Insurance can provide retailers with protection against financial loss resulting from unforeseen events. For example, if a retail store is damaged by a natural disaster, insurance can help cover the cost of repairs and help the business get back on its feet. Similarly, if a retail employee is injured on the job, insurance can help cover their medical expenses and any lost wages.
In addition to protecting against financial loss, commercial insurance can also help retail businesses protect their reputation. If a retail business is sued or faces other legal challenges, insurance can provide financial support and legal representation. This can help to protect the business's reputation and maintain customer trust.
Overall, insurance is an essential component of a successful retail business. It helps to safeguard against financial loss and protect against potential legal challenges, which can be especially important for smaller businesses that may not have the resources to absorb these types of losses.
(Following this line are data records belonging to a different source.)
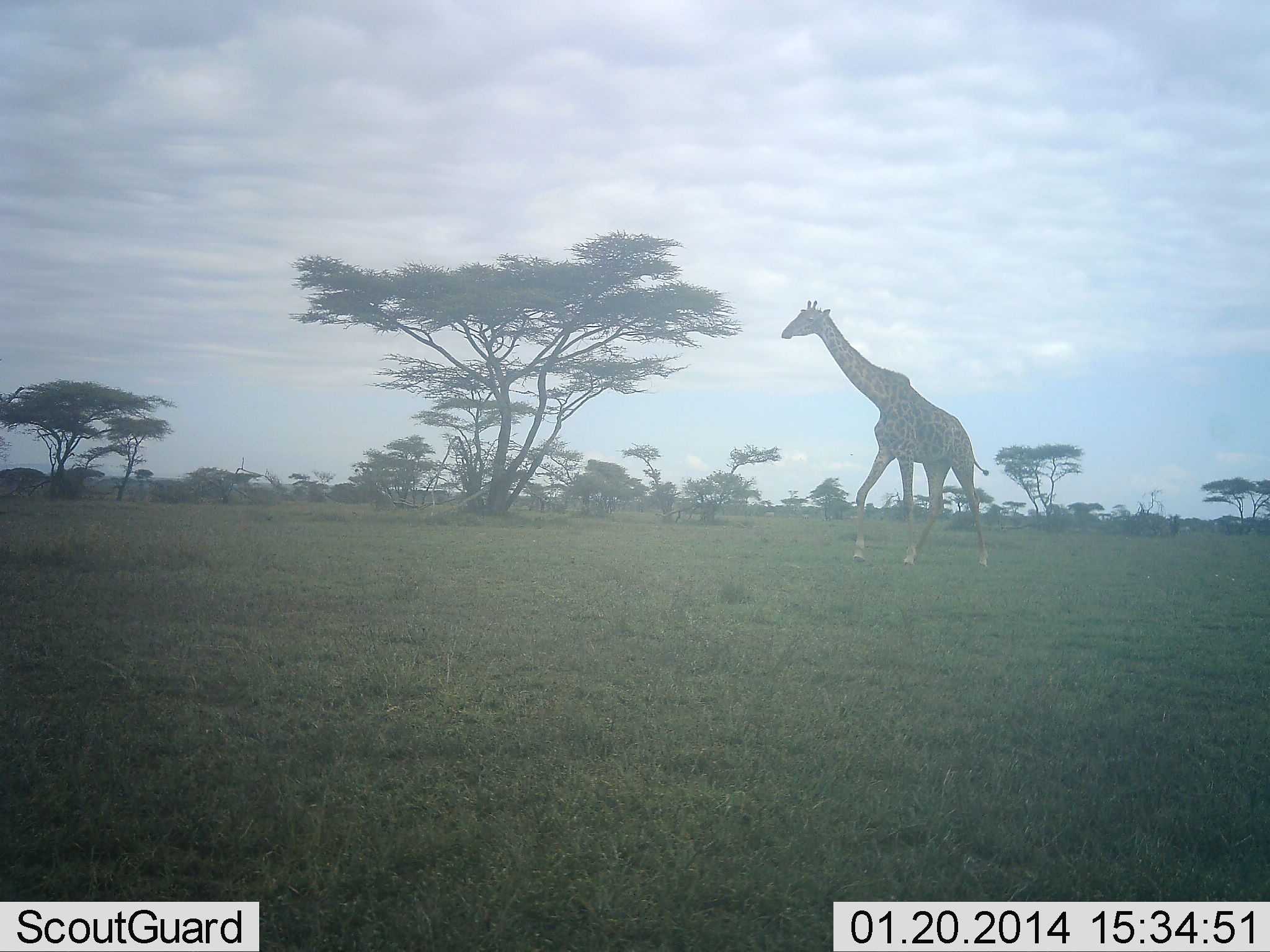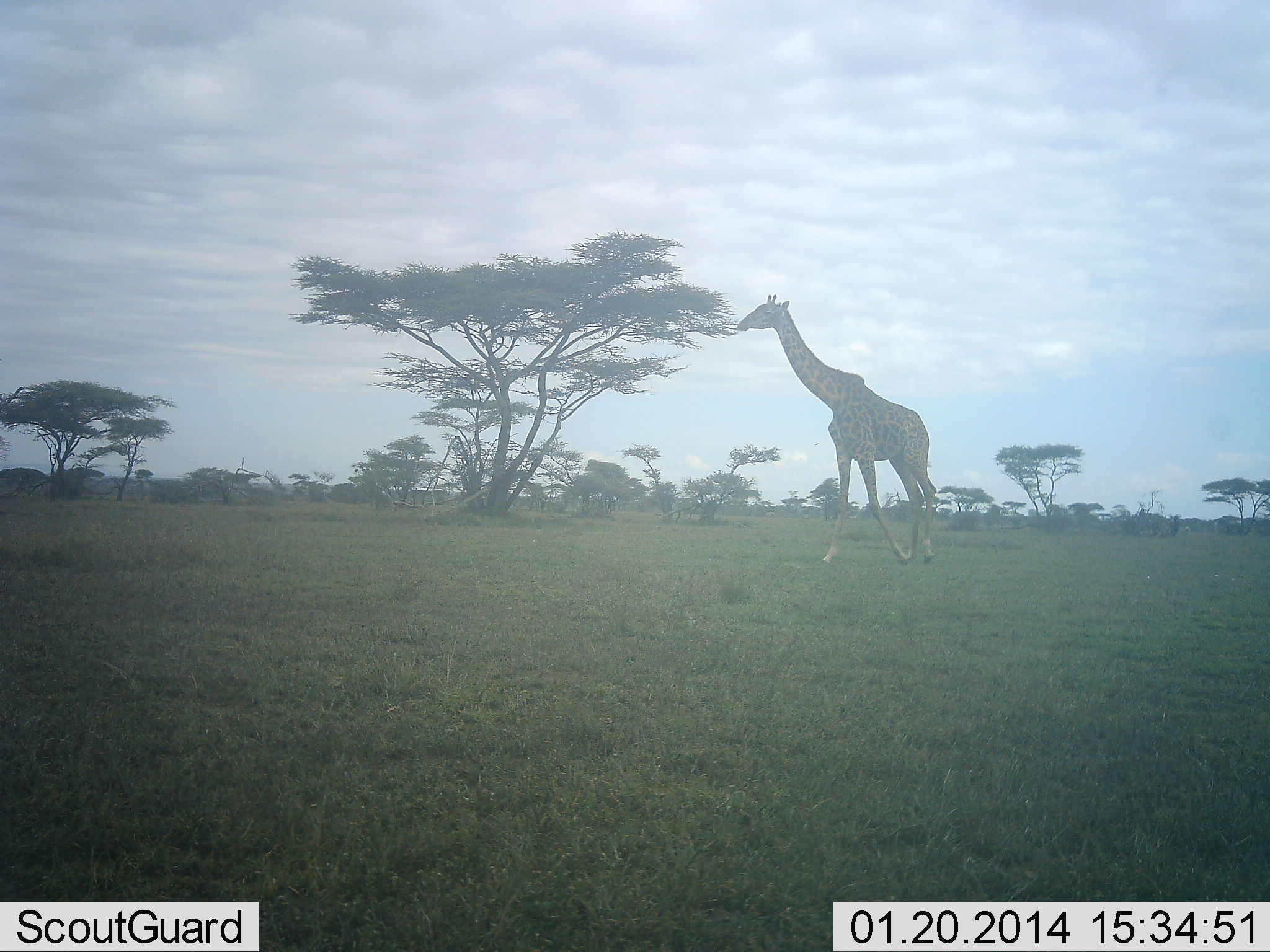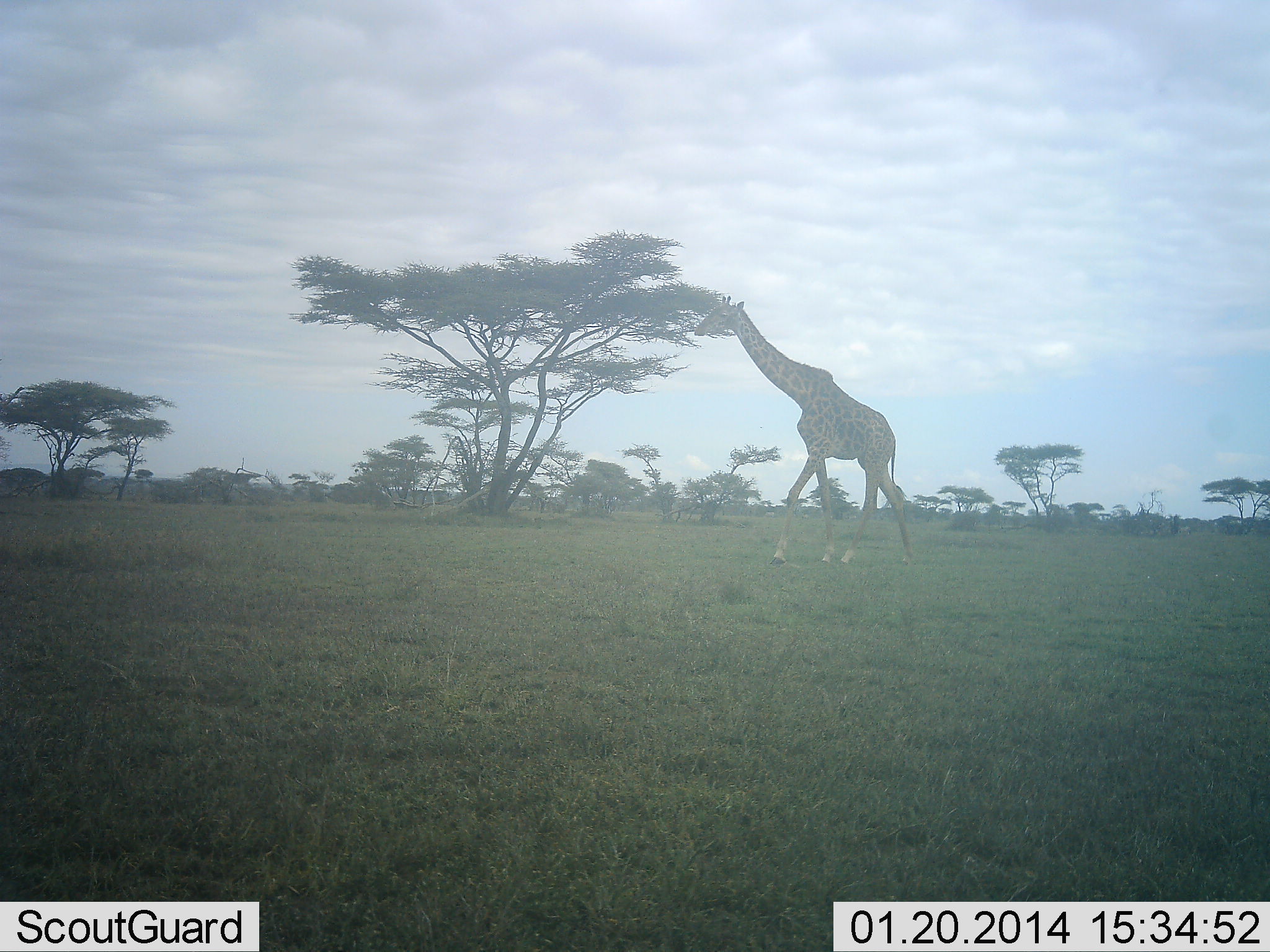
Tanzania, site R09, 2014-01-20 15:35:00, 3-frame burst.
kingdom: Animalia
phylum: Chordata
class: Mammalia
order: Artiodactyla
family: Giraffidae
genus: Giraffa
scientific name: Giraffa camelopardalis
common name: giraffe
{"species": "giraffe (Giraffa camelopardalis)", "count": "1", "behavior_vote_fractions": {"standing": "0%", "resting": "0%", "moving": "100%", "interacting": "0%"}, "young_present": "0%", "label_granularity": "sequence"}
By investing in business insurance, retail businesses can ensure that they are well-equipped to handle the many challenges that come with operating in this dynamic industry.
Minimum recommended small business insurance coverage: Business Personal Property, Business Income and Extra Expense, Equipment Breakdown, Employee Dishonesty, Money and Securities, Accounts Receivable, Computers, Valuable Papers and Records, General Liability, Employee Benefits, Umbrella, Hired and Non-owned Auto & Workers Compensation.
Other commercial insurance policies to consider: Building, Earthquake, Flood, Leasehold Interest, Real Property Legal Liability, Computer Fraud, Forgery, Bailees Customers, Goods in Transit, Jewelers Block, Cyber Liability, Employment-related Practices, Business Auto Liability and Physical Damage and Stop Gap Liability.